Alors, il trembla… Était-ce simplement la vanité qui avait provoqué son bon mouvement de tout à l’heure, ou le désir d’une nouvelle sensation, comme le lui avait suggéré lord Henry, avec un rire moqueur ? Oui, ce besoin de jouer un rôle qui nous fait faire des choses plus belles que nous-mêmes ? Ou peut-être, tout ceci ensemble ?…

Pourquoi la tache rouge était-elle plus large qu’autrefois ! Elle semblait s’être élargie comme la plaie d’une horrible maladie sur les doigts ridés !… Il y avait du sang sur les pieds du portrait comme si le sang avait dégoutté, sur eux ! Même il y avait du sang sur la main qui n’avait pas tenu le couteau !…
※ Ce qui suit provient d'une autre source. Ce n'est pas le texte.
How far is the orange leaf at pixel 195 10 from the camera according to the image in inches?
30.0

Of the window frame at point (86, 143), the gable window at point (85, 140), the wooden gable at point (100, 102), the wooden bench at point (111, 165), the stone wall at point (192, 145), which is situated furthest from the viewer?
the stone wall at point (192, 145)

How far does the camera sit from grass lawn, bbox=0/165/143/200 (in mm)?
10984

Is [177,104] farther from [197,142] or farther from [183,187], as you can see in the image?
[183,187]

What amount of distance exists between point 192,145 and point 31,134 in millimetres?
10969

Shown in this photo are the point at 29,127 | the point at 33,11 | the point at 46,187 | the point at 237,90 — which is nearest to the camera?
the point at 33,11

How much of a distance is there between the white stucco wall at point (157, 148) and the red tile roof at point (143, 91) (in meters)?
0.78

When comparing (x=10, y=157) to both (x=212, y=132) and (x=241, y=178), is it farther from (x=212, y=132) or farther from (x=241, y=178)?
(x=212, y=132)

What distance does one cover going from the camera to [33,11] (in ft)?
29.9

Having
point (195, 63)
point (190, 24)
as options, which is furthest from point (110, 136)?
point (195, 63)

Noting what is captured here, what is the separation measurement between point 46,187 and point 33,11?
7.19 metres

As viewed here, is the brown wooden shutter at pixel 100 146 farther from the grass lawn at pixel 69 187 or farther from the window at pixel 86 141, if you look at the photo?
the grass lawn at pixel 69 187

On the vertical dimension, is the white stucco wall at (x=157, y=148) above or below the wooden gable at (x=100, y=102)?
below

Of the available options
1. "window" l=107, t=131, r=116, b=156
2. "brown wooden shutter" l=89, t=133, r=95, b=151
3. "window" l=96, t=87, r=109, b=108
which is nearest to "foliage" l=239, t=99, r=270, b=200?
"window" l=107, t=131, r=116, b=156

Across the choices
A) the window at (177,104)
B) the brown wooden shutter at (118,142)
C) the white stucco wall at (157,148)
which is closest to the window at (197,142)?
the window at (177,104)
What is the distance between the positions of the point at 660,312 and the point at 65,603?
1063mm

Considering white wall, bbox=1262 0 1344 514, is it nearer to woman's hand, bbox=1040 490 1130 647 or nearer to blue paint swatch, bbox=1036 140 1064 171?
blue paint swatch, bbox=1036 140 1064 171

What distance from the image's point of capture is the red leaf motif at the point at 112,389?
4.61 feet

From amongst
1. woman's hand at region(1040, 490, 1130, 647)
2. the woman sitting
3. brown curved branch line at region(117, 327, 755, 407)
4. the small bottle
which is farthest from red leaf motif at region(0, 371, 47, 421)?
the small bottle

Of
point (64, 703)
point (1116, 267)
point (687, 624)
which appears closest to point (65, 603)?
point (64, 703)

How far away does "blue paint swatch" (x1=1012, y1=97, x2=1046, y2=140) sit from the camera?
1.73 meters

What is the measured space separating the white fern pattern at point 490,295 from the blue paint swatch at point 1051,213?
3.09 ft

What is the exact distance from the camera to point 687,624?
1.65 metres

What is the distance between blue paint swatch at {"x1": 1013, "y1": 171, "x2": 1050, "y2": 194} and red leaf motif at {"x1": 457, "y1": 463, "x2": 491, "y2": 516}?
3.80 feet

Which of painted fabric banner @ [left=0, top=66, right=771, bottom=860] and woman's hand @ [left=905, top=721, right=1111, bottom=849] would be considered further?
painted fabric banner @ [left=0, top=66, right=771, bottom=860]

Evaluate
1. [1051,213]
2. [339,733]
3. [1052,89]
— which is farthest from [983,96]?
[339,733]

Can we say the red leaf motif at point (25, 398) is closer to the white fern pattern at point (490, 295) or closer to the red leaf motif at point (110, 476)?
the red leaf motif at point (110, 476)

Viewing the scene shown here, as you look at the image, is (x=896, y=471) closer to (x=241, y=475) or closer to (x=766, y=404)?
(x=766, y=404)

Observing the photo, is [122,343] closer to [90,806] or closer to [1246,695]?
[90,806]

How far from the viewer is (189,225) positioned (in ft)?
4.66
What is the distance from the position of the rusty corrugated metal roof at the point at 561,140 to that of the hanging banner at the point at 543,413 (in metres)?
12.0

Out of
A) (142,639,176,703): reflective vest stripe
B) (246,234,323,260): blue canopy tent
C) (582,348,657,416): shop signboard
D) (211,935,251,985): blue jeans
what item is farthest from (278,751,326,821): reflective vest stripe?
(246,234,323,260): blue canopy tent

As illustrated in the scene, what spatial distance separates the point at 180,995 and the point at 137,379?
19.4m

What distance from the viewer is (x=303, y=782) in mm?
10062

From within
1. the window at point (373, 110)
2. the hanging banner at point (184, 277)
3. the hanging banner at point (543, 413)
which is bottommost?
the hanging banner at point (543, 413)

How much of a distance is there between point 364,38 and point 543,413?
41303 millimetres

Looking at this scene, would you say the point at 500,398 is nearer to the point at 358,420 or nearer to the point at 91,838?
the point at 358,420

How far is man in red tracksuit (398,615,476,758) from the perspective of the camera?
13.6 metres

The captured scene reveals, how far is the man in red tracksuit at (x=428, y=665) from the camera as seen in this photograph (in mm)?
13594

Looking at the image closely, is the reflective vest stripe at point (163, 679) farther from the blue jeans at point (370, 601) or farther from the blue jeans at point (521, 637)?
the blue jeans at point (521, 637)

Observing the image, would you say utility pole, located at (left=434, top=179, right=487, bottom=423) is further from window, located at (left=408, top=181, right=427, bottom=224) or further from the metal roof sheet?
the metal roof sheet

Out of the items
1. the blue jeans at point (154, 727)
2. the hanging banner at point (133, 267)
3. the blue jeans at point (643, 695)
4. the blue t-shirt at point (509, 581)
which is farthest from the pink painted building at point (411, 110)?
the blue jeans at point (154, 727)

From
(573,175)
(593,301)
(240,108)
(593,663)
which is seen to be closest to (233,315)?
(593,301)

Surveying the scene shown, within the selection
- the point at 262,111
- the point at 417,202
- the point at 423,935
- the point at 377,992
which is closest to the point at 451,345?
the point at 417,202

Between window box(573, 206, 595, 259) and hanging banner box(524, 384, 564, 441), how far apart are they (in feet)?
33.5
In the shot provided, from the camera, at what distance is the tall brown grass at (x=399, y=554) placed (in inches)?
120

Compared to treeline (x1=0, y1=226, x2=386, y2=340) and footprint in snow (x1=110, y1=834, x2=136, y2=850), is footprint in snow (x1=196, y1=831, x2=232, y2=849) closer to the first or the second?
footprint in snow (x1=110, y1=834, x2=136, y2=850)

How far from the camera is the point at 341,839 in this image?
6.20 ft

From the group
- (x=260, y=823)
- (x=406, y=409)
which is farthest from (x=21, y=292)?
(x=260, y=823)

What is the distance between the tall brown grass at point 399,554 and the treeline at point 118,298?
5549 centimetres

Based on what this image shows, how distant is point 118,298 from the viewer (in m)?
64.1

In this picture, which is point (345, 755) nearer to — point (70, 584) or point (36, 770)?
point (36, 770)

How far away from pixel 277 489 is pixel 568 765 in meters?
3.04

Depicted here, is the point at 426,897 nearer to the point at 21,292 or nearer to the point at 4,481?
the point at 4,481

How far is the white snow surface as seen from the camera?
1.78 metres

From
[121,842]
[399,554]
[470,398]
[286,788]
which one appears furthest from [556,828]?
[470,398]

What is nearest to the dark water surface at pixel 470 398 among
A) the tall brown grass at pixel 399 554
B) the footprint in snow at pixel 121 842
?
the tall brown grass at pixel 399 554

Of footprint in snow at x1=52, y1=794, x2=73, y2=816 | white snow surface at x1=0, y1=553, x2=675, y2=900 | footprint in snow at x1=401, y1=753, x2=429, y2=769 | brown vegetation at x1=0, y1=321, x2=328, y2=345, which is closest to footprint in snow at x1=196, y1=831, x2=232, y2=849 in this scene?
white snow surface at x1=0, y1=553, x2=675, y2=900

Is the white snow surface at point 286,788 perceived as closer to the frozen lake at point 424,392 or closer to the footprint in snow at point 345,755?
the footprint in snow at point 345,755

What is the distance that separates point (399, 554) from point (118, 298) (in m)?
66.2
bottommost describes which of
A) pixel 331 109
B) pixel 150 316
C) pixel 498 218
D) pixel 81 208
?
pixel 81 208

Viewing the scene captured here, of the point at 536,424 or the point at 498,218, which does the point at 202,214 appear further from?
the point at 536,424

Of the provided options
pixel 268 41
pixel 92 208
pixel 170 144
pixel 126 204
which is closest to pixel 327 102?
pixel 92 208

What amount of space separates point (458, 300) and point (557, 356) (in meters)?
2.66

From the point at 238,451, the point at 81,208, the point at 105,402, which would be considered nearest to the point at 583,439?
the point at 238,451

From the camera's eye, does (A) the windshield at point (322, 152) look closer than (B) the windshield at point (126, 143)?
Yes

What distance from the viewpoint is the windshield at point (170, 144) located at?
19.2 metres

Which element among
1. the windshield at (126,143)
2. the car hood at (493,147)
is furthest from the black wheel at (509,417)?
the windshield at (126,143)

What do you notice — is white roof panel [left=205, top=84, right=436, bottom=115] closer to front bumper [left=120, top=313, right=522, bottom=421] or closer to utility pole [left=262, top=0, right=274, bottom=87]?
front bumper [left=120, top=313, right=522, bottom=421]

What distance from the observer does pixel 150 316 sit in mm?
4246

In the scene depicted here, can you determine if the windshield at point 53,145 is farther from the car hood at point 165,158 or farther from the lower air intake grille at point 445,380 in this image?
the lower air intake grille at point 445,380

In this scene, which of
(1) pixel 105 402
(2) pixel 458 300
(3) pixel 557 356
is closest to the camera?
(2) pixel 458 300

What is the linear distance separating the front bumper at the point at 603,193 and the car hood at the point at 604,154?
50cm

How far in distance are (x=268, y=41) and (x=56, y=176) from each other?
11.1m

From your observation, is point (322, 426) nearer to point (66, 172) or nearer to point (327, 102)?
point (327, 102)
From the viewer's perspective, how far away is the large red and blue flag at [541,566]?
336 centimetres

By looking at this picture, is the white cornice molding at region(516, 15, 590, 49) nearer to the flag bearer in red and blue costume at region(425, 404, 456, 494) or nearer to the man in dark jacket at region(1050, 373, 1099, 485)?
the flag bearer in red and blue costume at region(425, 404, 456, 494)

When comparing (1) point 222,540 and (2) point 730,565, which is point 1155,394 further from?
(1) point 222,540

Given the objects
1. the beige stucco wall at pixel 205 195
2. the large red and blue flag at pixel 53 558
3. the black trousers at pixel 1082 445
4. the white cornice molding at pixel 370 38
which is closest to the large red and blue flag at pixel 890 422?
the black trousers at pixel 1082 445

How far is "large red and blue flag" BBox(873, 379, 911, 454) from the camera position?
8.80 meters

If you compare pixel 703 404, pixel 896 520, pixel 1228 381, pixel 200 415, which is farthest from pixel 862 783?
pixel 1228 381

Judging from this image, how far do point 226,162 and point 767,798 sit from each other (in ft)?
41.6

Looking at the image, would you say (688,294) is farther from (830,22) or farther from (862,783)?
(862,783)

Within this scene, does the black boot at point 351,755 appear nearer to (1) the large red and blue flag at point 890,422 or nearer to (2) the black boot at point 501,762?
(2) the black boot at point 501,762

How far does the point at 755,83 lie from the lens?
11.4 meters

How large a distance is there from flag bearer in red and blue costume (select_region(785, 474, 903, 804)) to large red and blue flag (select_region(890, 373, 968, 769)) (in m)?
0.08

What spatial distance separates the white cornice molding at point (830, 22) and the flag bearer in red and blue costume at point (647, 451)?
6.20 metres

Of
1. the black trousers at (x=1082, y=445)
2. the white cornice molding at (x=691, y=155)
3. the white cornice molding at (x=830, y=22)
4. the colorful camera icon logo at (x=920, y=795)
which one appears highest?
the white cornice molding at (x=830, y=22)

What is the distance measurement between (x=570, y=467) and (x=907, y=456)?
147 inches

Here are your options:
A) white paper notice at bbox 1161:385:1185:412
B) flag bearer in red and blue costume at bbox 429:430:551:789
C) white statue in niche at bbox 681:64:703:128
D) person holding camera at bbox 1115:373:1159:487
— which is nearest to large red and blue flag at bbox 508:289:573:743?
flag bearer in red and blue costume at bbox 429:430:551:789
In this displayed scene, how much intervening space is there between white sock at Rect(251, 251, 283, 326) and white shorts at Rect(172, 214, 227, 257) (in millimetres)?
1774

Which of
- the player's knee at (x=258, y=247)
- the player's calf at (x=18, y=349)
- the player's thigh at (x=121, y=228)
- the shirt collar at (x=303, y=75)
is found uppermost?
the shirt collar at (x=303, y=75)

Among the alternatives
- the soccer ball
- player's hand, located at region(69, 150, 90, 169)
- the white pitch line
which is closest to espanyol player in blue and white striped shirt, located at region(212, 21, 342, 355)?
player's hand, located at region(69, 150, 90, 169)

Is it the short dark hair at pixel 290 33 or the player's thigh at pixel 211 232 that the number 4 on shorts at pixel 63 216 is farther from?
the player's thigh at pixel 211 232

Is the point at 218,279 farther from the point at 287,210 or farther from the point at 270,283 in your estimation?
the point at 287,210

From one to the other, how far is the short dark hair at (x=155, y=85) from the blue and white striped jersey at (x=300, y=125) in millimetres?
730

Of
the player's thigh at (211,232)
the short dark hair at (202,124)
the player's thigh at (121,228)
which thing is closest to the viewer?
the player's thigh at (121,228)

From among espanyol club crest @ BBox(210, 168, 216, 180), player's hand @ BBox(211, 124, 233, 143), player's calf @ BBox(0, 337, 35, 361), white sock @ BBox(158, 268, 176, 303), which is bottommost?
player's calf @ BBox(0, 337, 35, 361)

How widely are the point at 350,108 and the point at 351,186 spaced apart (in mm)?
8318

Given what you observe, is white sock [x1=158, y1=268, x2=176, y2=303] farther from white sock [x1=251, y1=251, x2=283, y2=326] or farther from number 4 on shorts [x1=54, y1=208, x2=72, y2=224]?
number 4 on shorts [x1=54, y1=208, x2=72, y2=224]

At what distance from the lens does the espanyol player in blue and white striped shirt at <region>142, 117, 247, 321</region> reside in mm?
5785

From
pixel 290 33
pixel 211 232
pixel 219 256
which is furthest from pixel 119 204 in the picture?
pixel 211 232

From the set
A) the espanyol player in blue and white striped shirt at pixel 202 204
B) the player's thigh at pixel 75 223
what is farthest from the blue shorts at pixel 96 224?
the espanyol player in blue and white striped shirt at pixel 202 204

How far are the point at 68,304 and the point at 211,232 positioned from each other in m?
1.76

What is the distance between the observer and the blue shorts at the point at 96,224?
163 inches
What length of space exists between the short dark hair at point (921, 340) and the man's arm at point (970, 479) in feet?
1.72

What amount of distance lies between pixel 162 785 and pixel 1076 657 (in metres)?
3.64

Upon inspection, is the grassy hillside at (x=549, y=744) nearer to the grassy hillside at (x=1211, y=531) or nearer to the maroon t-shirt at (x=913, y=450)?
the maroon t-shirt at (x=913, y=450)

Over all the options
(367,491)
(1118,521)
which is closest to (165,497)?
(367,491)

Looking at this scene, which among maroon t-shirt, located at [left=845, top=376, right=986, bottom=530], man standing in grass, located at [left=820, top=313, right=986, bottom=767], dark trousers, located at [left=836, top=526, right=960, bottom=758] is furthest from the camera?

Confesser son crime ? Savait-il ce que cela voulait dire, se confesser ? C’était se livrer, et se livrer lui-même à la mort ! Il se mit à rire… Cette idée était monstrueuse… D’ailleurs, s’il se confessait, qui le croirait ? Il n’existait nulle trace de l’homme assassiné ; tout ce qui lui avait appartenu était détruit ; lui-même l’avait brûlé… Le monde dirait simplement qu’il devenait fou… On l’enfermerait s’il persistait dans son histoire… Cependant son devoir était de se confesser, de souffrir la honte devant tous, et de faire une expiation publique… Il y avait un Dieu qui forçait les hommes à dire leurs péchés sur cette terre aussi bien que dans le ciel. Quoi qu’il fît, rien ne pourrait le purifier jusqu’à ce qu’il eût avoué son crime…

Son crime !… Il haussa les épaules. La vie de Basil Hallward lui importait peu ; il pensait à Hetty Merton… Car c’était un miroir injuste, ce miroir de son âme qu’il contemplait… Vanité ? Curiosité ? Hypocrisie ?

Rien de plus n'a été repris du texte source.